• [Exercise instructions]:
1) Translate this sentence from the post on drinking urine into Spanish: "The obvious application here is astronauts."
2) Transcribe the post on drinking urine, starting at "Courtesy vcalzoneHey, hey, don’t" and ending at "sort of thing.".
3) In the post on drinking urine, which source is cited as a reminder that one can drink one's own urine only so many times before problems arise?
___ Source passage
Courtesy vcalzoneHey, hey, don’t get too excited, Buzzketeers. We’ve been drinking our own pee for a long time. Way back in the past, we drank it for ceremonial purposes. And back in the present we drank it all the time! We drank it to stay alive, we drank it to be on TV (we loved TV back then, didn’t we?), and sometimes we drank it just because we were into that sort of thing.
But here in the future, we’ve really perfected drinking pee. And not just in the Kevin Costner/Waterworld way—that method requires gravity and science fiction, and we’ve figured out how to do it without gravity, with science.
The obvious application here is astronauts. As intriguing as zero gravity and space travel might sound initially, the fact remains that astronauts are trapped in a relatively tiny capsule for great lengths of time with little to occupy their time beyond telling dirty jokes and drinking their own urine. Unfortunately, there are only so many dirty jokes (although mixing and matching punch lines can extend things), and, as wikipedia’s entry on urophagia reminds us, you can only drink your own wiz so many times before problems arise. (Although, as I understand it, the problem with repeatedly drinking pee isn’t that you end up drinking super-pee, but that you get dehydrated, and your body has to reabsorb the toxins from the urine.)
With this new development in urophage tech, however, it looks like astronauts will be able to while away mission hours drinking pee to their hearts’ content.
______
___ Input data
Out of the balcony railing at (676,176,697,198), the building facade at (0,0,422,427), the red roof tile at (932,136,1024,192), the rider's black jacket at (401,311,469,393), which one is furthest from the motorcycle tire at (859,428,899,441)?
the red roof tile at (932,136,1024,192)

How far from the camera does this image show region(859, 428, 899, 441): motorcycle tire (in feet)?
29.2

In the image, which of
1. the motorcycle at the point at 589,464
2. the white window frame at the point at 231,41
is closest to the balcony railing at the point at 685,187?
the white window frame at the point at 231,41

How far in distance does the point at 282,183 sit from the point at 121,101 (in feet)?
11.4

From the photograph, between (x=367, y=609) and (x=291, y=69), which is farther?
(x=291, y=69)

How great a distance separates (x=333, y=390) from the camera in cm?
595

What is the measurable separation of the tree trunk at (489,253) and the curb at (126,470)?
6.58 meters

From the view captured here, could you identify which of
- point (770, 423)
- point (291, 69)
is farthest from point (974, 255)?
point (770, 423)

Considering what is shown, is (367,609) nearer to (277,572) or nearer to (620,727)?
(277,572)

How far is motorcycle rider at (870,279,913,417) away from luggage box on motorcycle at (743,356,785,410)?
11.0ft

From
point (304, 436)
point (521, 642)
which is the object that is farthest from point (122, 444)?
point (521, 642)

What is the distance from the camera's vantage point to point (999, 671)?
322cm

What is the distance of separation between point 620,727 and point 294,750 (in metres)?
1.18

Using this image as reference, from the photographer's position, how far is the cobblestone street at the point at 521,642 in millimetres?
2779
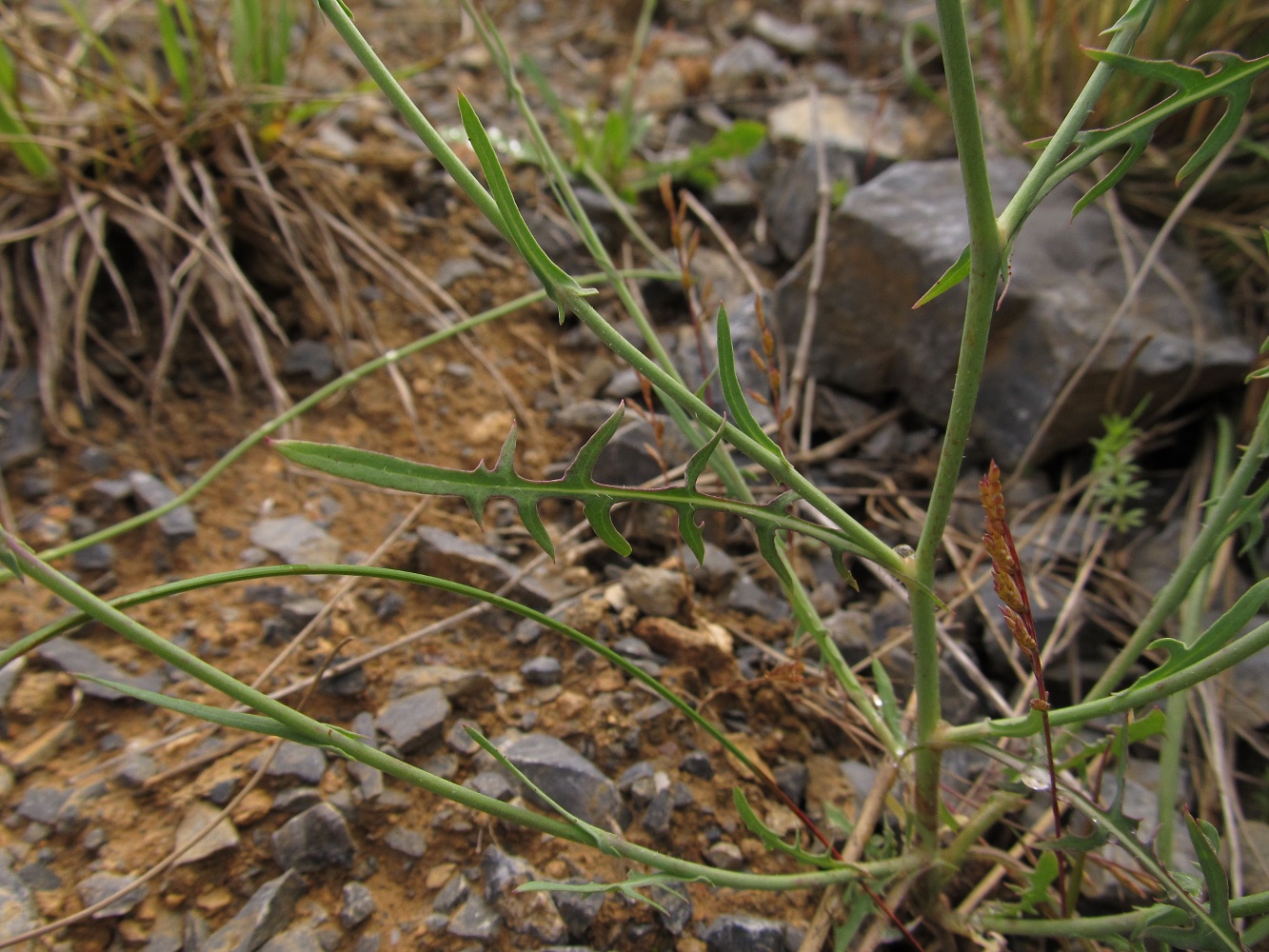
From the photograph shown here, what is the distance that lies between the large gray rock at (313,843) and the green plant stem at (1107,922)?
839mm

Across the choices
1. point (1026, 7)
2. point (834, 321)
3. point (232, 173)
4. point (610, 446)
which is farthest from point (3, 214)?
point (1026, 7)

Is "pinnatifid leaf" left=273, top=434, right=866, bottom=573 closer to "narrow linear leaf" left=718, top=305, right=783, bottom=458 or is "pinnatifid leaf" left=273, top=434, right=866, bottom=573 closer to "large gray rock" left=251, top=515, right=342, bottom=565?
"narrow linear leaf" left=718, top=305, right=783, bottom=458

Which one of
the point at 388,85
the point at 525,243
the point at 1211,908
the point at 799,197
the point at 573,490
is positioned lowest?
the point at 1211,908

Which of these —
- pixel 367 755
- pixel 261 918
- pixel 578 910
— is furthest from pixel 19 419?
pixel 578 910

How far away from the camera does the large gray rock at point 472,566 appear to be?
61.1 inches

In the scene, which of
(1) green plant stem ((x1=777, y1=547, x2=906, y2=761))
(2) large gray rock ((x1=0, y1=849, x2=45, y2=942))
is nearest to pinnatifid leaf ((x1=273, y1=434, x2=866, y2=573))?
(1) green plant stem ((x1=777, y1=547, x2=906, y2=761))

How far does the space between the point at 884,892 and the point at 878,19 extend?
302 centimetres

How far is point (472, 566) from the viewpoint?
158cm

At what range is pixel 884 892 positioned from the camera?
113cm

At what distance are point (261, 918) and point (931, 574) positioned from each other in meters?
0.91

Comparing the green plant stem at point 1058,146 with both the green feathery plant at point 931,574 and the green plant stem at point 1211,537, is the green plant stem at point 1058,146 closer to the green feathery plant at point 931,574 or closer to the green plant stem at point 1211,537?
the green feathery plant at point 931,574

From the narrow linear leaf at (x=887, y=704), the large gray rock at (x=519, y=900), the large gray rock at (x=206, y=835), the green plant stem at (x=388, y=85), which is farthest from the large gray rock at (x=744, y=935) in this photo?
the green plant stem at (x=388, y=85)

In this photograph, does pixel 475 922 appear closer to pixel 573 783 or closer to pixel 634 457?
pixel 573 783

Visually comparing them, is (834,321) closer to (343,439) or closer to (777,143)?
(777,143)
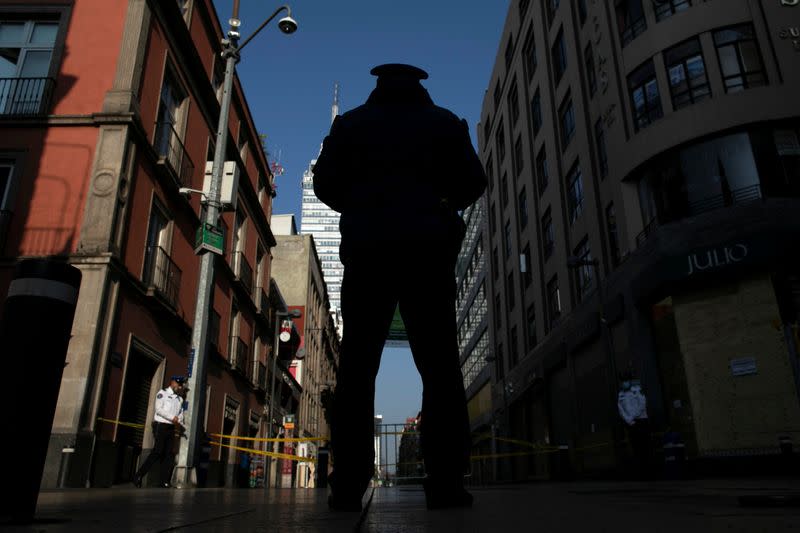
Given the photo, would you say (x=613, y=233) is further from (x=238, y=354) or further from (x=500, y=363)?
(x=500, y=363)

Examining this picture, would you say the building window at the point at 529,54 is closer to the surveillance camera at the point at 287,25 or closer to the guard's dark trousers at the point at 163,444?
the surveillance camera at the point at 287,25

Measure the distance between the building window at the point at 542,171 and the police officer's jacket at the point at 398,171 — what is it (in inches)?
950

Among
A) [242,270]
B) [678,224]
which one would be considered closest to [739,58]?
[678,224]

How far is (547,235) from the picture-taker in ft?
86.6

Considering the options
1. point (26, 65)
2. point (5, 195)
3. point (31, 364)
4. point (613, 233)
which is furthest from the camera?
point (613, 233)

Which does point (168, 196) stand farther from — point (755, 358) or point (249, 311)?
point (755, 358)

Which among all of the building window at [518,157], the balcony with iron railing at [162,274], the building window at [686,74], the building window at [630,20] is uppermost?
the building window at [518,157]

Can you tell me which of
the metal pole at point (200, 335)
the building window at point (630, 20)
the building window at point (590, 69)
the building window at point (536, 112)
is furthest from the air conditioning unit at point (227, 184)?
the building window at point (536, 112)

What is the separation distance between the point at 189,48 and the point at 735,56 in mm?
15231

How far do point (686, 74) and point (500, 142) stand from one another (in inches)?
822

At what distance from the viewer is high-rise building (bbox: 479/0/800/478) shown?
13289 millimetres

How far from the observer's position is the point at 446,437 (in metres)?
2.57

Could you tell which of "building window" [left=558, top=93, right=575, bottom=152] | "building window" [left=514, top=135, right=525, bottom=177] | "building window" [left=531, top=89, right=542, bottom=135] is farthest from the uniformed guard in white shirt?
"building window" [left=514, top=135, right=525, bottom=177]

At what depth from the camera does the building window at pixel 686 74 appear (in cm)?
1554
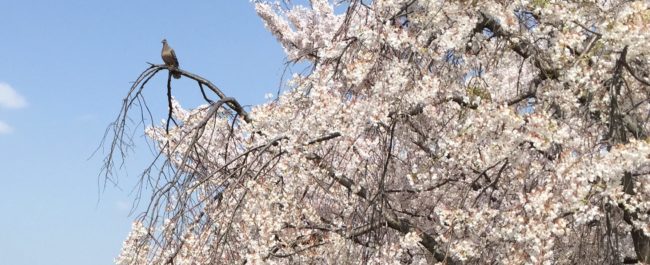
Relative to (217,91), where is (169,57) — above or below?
below

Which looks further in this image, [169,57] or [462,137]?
[169,57]

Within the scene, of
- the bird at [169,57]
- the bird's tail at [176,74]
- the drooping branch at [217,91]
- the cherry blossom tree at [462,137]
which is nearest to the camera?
the cherry blossom tree at [462,137]

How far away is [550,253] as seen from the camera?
4.59 metres

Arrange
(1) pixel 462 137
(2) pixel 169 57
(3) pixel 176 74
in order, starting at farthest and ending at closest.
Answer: (3) pixel 176 74, (2) pixel 169 57, (1) pixel 462 137

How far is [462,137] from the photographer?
5242 mm

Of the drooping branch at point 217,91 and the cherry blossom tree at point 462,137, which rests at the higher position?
the drooping branch at point 217,91

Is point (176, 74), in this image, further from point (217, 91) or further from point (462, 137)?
point (462, 137)

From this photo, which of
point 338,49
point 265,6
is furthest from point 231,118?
point 265,6

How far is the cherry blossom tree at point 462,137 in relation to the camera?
184 inches

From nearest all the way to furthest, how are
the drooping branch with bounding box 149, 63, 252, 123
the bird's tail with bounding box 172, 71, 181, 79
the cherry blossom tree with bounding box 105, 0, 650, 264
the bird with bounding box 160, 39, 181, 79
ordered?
the cherry blossom tree with bounding box 105, 0, 650, 264
the bird with bounding box 160, 39, 181, 79
the bird's tail with bounding box 172, 71, 181, 79
the drooping branch with bounding box 149, 63, 252, 123

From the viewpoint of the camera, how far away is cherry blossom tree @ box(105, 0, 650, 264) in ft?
15.4

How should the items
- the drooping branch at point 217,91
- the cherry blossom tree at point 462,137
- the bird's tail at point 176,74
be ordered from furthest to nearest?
the drooping branch at point 217,91 → the bird's tail at point 176,74 → the cherry blossom tree at point 462,137

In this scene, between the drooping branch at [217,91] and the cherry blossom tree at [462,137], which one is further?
the drooping branch at [217,91]

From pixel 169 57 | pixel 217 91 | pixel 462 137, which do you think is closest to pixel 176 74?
pixel 169 57
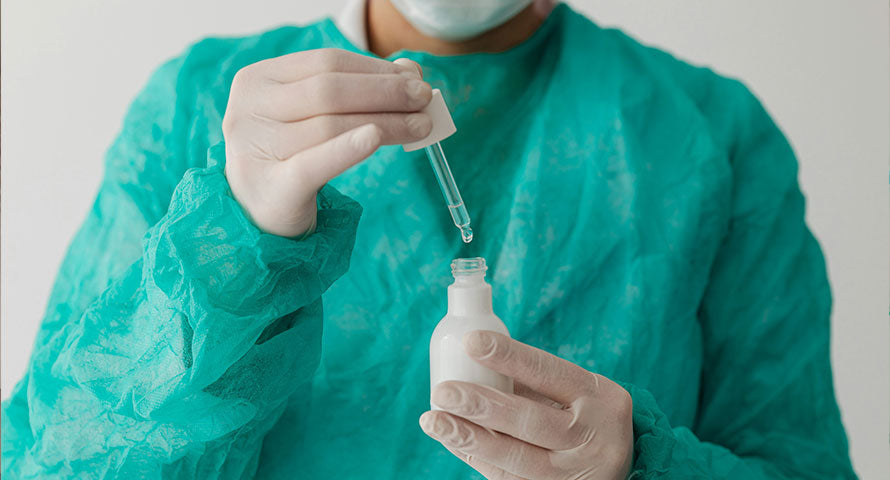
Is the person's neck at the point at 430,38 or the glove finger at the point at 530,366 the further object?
the person's neck at the point at 430,38

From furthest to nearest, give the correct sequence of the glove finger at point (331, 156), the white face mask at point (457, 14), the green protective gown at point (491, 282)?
the white face mask at point (457, 14), the green protective gown at point (491, 282), the glove finger at point (331, 156)

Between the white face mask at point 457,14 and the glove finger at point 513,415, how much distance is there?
1.39 ft

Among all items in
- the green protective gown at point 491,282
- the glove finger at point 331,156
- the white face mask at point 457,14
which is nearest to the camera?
the glove finger at point 331,156

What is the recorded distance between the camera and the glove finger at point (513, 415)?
603mm

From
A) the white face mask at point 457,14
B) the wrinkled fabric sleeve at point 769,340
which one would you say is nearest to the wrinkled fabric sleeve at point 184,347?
the white face mask at point 457,14

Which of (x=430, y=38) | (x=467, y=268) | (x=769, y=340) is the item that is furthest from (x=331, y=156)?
(x=769, y=340)

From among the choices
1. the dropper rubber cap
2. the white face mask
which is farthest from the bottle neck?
the white face mask

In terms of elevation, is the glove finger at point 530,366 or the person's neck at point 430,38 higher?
the person's neck at point 430,38

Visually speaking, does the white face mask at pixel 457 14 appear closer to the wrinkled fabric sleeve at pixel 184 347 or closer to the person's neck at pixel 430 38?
the person's neck at pixel 430 38

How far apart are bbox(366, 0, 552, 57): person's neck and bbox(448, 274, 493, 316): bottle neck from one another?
0.37 metres

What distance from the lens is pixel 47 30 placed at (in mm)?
1227

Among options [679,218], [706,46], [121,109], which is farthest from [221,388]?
[706,46]

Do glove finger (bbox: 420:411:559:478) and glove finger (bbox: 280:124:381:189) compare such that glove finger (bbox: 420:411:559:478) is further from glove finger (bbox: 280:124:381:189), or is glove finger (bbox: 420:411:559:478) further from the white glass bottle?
glove finger (bbox: 280:124:381:189)

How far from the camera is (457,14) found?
845 millimetres
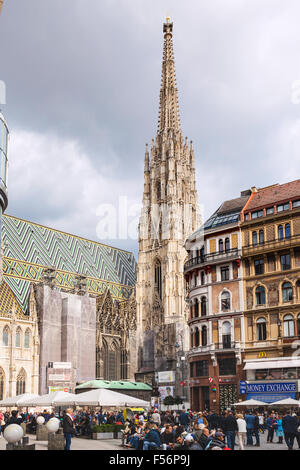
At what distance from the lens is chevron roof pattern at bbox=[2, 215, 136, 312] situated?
80562mm

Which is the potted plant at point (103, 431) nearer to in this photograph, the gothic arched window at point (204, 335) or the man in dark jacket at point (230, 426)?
the man in dark jacket at point (230, 426)

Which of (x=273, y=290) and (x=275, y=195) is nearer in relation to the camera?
(x=273, y=290)

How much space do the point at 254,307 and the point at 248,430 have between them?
1534 cm

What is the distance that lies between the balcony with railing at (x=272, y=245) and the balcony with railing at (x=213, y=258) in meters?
0.86

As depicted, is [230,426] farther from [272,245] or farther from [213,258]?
[213,258]

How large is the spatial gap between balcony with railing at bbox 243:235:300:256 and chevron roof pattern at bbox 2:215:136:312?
41.3 meters

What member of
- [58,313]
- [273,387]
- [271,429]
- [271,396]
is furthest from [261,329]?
[58,313]

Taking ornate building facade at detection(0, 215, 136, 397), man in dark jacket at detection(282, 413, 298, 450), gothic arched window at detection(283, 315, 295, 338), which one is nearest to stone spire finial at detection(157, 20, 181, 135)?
ornate building facade at detection(0, 215, 136, 397)

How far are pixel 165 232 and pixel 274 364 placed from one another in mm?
53712

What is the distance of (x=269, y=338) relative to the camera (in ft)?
129

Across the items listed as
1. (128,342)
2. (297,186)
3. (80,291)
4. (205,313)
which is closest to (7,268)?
(80,291)

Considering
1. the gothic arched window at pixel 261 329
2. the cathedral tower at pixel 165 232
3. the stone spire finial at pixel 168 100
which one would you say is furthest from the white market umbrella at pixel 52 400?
the stone spire finial at pixel 168 100

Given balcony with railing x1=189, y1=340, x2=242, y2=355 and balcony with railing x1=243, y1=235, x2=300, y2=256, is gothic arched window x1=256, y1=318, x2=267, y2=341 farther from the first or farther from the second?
balcony with railing x1=243, y1=235, x2=300, y2=256

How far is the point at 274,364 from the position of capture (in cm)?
3841
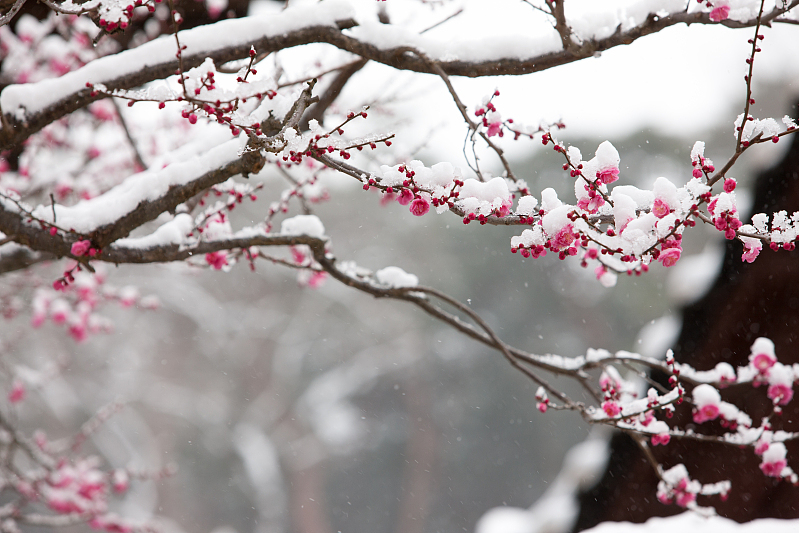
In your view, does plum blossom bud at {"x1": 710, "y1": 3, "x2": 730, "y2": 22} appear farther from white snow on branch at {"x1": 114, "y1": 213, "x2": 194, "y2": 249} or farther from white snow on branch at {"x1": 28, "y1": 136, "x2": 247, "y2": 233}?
______
• [Results of the tasks]:
1) La aplicación obvia aquí son los astronautas.

2)
Courtesy vcalzoneHey, hey, don’t get too excited, Buzzketeers. We’ve been drinking our own pee for a long time. Way back in the past, we drank it for ceremonial purposes. And back in the present we drank it all the time! We drank it to stay alive, we drank it to be on TV (we loved TV back then, didn’t we?), and sometimes we drank it just because we were into that sort of thing.

3) Wikipedia's entry on urophagia.